Here are some improvements I would do for the controller:

• I would like to try how the signal changes if the copper would be covered with a fully closed cover. The copper is extremely beautiful and it would be a shame to hide it, but the edges of the copper tape pieces are quite fragile and should be covered somehow. This could be done also with some transparent plastic. Other and more fancy option would be to mill/cut the pieces from actual copper sheet and let them create a green patina. Nice!
• So yes, I learned that the capacitive sensors detect touch also through the cover. Due to this I should make the copper pieces for the buttons a lot smaller. Now they react when touching the cover near them and even when just hovering my fingers on top of them. This creates accidental button presses.
• I would like to rethink the aesthetics of the controller and its shape. To me the rectangular shape and sleek white PLA feels too clean and I would like to aim for something more organic and raw in texture. What about the shape, could it be circular? What about the electronics inside, could it be done with a raspberry pi and somehow making the resistor wiring more tight without the breadboard?

Other comments:

I enjoyed most of the craftwork related to this project:

• Making the spiral slider and attaching the copper tape pieces to it. Piece by piece it reminded me of an ancient jewelry due to the copper and the scratch marks.
• Soldering was fun and at some point the ancient jewelry slider turned into a glimmering shrimp! I spent a lot of time just staring at the beauty of the materials.
• Figuring out the wiring from the slider to the Trill craft sensor and then soldering. Though it felt almost impossible task to keep the wires de-attached from each other, I was extremely happy (and relieved) I managed to do it.

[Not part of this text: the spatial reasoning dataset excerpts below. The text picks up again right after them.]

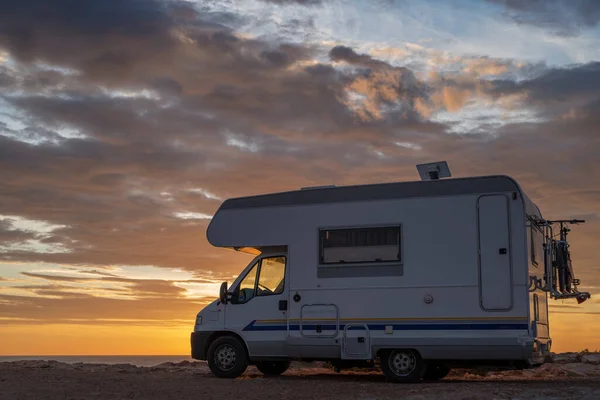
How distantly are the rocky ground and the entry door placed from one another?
1475mm

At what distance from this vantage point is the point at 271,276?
50.0 feet

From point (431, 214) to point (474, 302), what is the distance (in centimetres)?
175

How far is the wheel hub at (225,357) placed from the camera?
15.3 meters

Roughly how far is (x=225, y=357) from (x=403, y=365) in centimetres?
362

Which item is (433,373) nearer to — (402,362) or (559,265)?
(402,362)

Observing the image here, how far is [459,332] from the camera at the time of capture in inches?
529

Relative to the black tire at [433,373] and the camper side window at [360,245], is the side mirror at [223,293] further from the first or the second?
the black tire at [433,373]

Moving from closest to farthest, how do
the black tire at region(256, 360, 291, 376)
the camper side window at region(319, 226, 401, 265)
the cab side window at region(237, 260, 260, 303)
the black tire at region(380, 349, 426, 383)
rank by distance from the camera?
the black tire at region(380, 349, 426, 383), the camper side window at region(319, 226, 401, 265), the cab side window at region(237, 260, 260, 303), the black tire at region(256, 360, 291, 376)

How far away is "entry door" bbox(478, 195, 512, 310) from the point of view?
519 inches

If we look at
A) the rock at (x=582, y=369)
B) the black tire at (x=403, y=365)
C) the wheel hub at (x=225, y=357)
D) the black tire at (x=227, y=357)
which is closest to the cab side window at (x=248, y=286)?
the black tire at (x=227, y=357)

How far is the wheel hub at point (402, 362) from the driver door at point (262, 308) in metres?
2.13

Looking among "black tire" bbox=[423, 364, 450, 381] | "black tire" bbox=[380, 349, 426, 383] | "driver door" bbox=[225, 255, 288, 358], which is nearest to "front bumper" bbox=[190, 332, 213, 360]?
"driver door" bbox=[225, 255, 288, 358]

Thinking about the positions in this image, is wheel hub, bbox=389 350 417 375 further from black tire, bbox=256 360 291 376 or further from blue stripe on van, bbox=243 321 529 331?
black tire, bbox=256 360 291 376

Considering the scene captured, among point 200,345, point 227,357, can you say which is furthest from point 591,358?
point 200,345
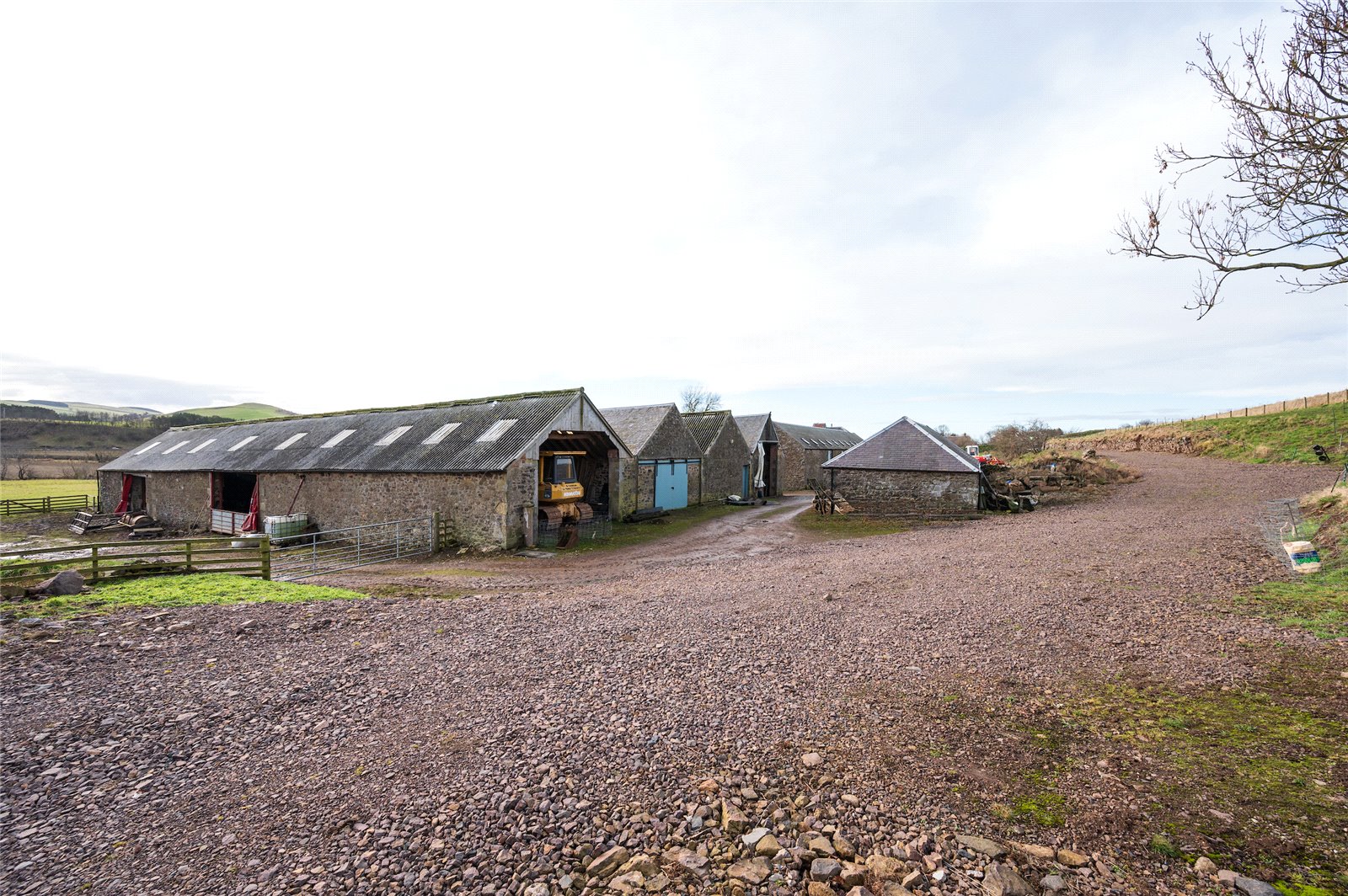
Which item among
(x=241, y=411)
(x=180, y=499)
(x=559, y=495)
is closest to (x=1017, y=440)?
(x=559, y=495)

I have to admit that for the very last minute I was expecting something to fail. Hence the surprise of it working without any major errors really drew a big smile on my face!

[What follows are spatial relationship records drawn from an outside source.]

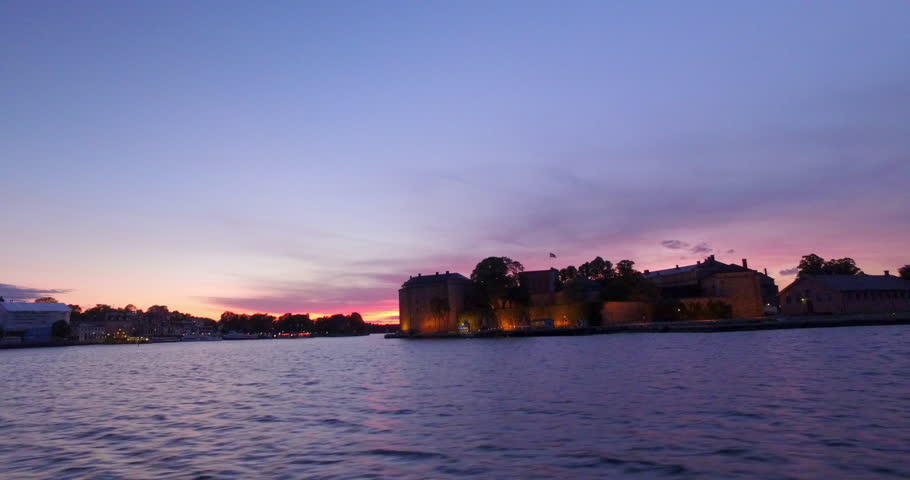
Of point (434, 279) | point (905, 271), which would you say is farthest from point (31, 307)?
point (905, 271)

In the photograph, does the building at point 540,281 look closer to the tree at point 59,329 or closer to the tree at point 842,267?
the tree at point 842,267

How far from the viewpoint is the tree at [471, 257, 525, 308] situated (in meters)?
102

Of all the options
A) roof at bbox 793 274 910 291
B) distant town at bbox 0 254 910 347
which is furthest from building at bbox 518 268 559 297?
roof at bbox 793 274 910 291

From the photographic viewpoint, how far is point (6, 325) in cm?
15000

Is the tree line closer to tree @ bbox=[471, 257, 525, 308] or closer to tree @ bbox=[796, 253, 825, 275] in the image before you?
tree @ bbox=[796, 253, 825, 275]

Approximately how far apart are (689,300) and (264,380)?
234 feet

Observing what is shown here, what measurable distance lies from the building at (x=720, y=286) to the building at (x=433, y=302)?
3201 cm

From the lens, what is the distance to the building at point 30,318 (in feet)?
493

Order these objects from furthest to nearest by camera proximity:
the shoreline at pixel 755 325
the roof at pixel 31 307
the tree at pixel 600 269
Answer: the roof at pixel 31 307
the tree at pixel 600 269
the shoreline at pixel 755 325

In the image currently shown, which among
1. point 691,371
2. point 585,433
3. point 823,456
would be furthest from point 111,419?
point 691,371

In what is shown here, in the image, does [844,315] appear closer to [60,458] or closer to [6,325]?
[60,458]

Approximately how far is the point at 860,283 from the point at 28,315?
6758 inches

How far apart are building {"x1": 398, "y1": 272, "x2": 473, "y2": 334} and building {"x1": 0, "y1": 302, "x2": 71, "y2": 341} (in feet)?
325

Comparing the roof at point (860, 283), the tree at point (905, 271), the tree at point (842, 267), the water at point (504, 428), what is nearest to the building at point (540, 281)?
the roof at point (860, 283)
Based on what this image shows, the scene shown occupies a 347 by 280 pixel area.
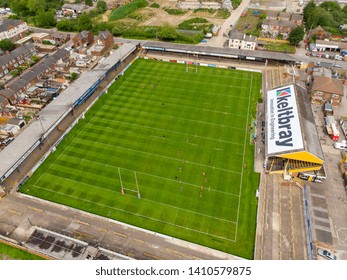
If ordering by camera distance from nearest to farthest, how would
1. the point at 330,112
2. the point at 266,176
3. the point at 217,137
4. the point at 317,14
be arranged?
the point at 266,176, the point at 217,137, the point at 330,112, the point at 317,14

There is still a lot to develop when it comes to the marriage of my p5.js artwork and the controller. I didn’t have a lot of time to work on my artwork and as the interaction worked quite nicely with tracing the spiral, what happened on the screen was not that interesting. After the presentation I did some improvements on the p5.js code and to me it feels now more poetic and responsive giving the ”user” a bit more control over the drawing. I have more reflection on that process on my Computational Art and Design documentation.

Just to finish off, I want to say I started slowly warming up for physical computing: I kept getting ideas for wacky art projects along the way of creating this controller. If I’d have a chance to do this course again, I would create a more independent and experimental project on its own. But perhaps there is a chance for me in the future now that working with electronics frightens me less than 1,5 months ago!